Question

Find the values of the letters in the following and give reasons for the steps involved.
 \[\begin{array}{r}\underline {\begin{array}{*{20}{l}}A&B\\ \times &6\end{array}} \\\underline {BBB} \end{array}\]

Answer 1

Hint: Here, we have to use the concept of multiplication to find the values. We will first find the value of B by using the multiplication table of 6 and choosing the value based on the given condition. Then, we will find the value of A using the same multiplication table and applying the condition.

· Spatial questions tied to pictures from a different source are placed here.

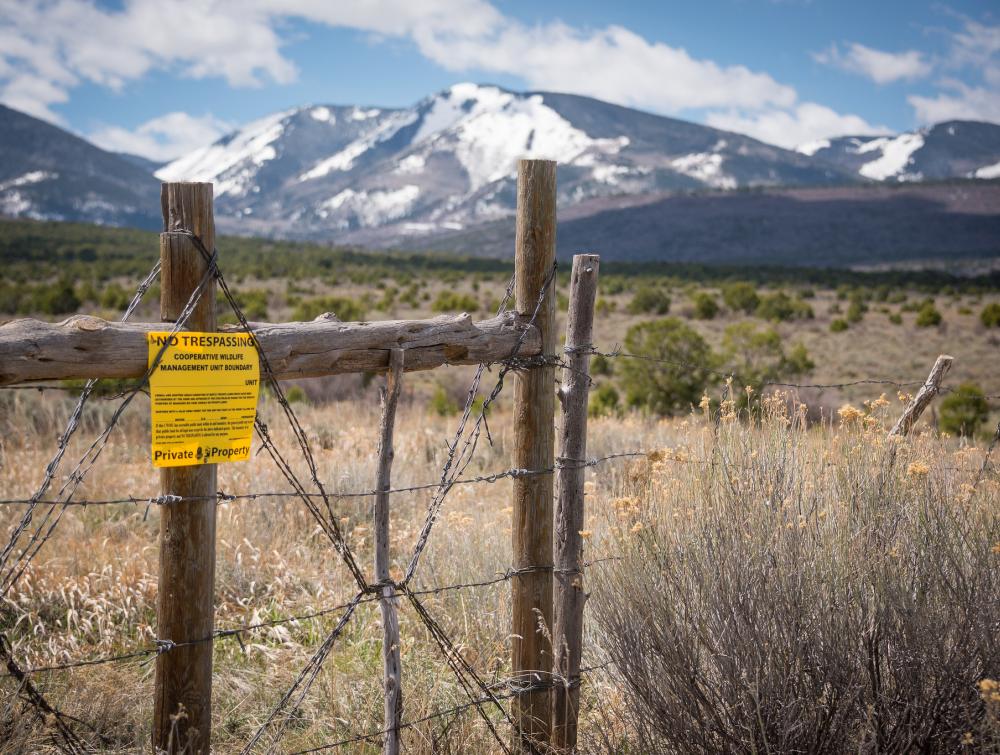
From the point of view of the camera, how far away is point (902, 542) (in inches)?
125

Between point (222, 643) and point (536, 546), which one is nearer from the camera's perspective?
point (536, 546)

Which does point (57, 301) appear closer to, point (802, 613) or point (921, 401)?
point (921, 401)

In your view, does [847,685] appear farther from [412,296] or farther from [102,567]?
[412,296]

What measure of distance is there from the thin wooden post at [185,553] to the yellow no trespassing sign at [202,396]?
82mm

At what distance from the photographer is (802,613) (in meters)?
2.97

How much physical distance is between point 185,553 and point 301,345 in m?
0.77

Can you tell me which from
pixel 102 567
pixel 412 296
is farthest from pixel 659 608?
pixel 412 296

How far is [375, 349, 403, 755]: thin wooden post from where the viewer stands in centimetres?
282

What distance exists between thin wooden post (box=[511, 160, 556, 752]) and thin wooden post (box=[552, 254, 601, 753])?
6 centimetres

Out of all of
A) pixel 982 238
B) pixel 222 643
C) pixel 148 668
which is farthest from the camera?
pixel 982 238

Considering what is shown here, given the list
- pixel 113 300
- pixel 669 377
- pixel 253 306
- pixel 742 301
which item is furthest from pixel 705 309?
pixel 113 300

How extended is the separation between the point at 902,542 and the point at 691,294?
35.6 m

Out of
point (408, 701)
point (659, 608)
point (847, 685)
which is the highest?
point (659, 608)

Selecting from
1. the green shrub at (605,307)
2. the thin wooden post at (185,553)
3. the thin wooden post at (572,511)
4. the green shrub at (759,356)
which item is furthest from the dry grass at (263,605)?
the green shrub at (605,307)
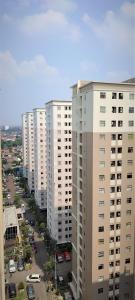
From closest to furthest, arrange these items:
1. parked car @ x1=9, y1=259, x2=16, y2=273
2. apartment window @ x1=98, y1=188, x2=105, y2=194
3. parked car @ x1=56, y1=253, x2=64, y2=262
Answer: apartment window @ x1=98, y1=188, x2=105, y2=194 < parked car @ x1=9, y1=259, x2=16, y2=273 < parked car @ x1=56, y1=253, x2=64, y2=262

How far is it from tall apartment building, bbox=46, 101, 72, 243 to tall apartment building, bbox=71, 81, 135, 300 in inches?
101

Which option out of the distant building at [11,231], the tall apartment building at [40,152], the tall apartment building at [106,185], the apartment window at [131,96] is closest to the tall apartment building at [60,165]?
the distant building at [11,231]

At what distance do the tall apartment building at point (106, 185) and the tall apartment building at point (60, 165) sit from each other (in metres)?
2.56

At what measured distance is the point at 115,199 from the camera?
13.5ft

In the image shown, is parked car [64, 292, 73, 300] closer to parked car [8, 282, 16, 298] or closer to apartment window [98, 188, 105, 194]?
parked car [8, 282, 16, 298]

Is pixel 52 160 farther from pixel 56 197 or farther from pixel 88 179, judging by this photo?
pixel 88 179

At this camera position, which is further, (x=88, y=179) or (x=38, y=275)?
(x=38, y=275)

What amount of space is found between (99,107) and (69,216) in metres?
4.52

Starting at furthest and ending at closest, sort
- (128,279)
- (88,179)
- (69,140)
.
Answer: (69,140)
(128,279)
(88,179)

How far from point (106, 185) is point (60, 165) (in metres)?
3.34

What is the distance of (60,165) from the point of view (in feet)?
23.9

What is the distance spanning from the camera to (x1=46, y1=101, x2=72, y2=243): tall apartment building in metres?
7.08

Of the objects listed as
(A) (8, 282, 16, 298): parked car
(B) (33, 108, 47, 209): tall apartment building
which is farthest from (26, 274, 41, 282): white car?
(B) (33, 108, 47, 209): tall apartment building

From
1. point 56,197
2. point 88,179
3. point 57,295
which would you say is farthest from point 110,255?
point 56,197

Complete step-by-step answer:
We are given that when \[B\] is multiplied by 6, we have to get the unit digit again as\[B\].
Now, we have to check the multiplication table of 6 by assigning the digits for\[B\] which satisfies the given criteria.
\[\begin{array}{l}0 \times 6 = 0\\1 \times 6 = 6\\2 \times 6 = 12\\3 \times 6 = 18\\4 \times 6 = 24\\5 \times 6 = 30\\6 \times 6 = 36\\7 \times 6 = 42\\8 \times 6 = 48\\9 \times 6 = 54\end{array}\]
By the multiplication table, we can conclude that when 0, 2, 4, 6, 8 multiplied by 6, we will again get the unit digit as 0, 2, 4, 6, 8
So, the value of \[B\] should be 0 or 2 or 4 or 6 or 8.
If the value of \[B\] is 0, then we will not be having any carry-over which has to be added to the next digit.
 If the value of \[B\] is 2, 4, 6, 8, then we will have carry-over which has to be added to the next digit.
Since, we have a condition that when \[A\] is multiplied with 6, we have to get the unit digit as \[B\].
We are given that \[6A = BB\] .
If \[B = 0\], then the product also will be 0. Therefore this value is not possible.
If \[B = 2\], then we have a carry-over of 1 on the next step.
\[\begin{array}{l}6A + 1 = BB\\ \Rightarrow 6A + 1 = 22\end{array}\]
Subtracting 1 from both sides, we get
\[\begin{array}{l} \Rightarrow 6A = 22 - 1\\ \Rightarrow 6A = 21\end{array}\]
The integer value of \[A\] is not possible, so this value of \[B\] is not possible.
If \[B = 4\], then we have a carry-over of 2 on the next step.
\[\begin{array}{l}6A + 2 = BB\\ \Rightarrow 6A + 2 = 44\end{array}\]
Simplifying the equation, we get
\[\begin{array}{l} \Rightarrow 6A = 44 - 2\\ \Rightarrow 6A = 42\end{array}\]
Dividing both side by 6, we get
\[ \Rightarrow A = \dfrac{{42}}{6} = 7\]
This value of \[A\] and \[B\] is possible.
If \[B = 6\], then we have an carry-over of 3 on the next step
\[\begin{array}{l}6A + 3 = BB\\ \Rightarrow 6A + 3 = 66\end{array}\]
Subtracting 3 from both sides, we get
\[\begin{array}{l} \Rightarrow 6A = 66 - 3\\ \Rightarrow 6A = 63\end{array}\]
The integer value of \[A\] is not possible, so this value of \[B\] is not possible.
If \[B = 8\], then we have a carry-over of 4 on the next step.
\[\begin{array}{l}6A + 4 = BB\\ \Rightarrow 6A + 4 = 88\end{array}\]
Simplifying the equation, we get
\[\begin{array}{l} \Rightarrow 6A = 88 - 4\\ \Rightarrow 6A = 84\end{array}\]
Dividing both sides by 6, we get
\[ \Rightarrow A = \dfrac{{84}}{6} = 14\]
This value of \[A\] and \[B\] is possible.
So, the value of \[B\] will be 4 or 8.
But the value of \[A = 14\] is a two digit number which is not possible, so the corresponding value of \[B = 8\] is not possible.
Thus, the value of \[B\] is 4 and the corresponding value of \[A\] is 7.
\[\begin{array}{r}\underline {\begin{array}{*{20}{l}}7&4\\ \times &6\end{array}} \\\underline {444} \end{array}\]
Therefore, the values of the letters are \[A = 7\] and \[B = 4\].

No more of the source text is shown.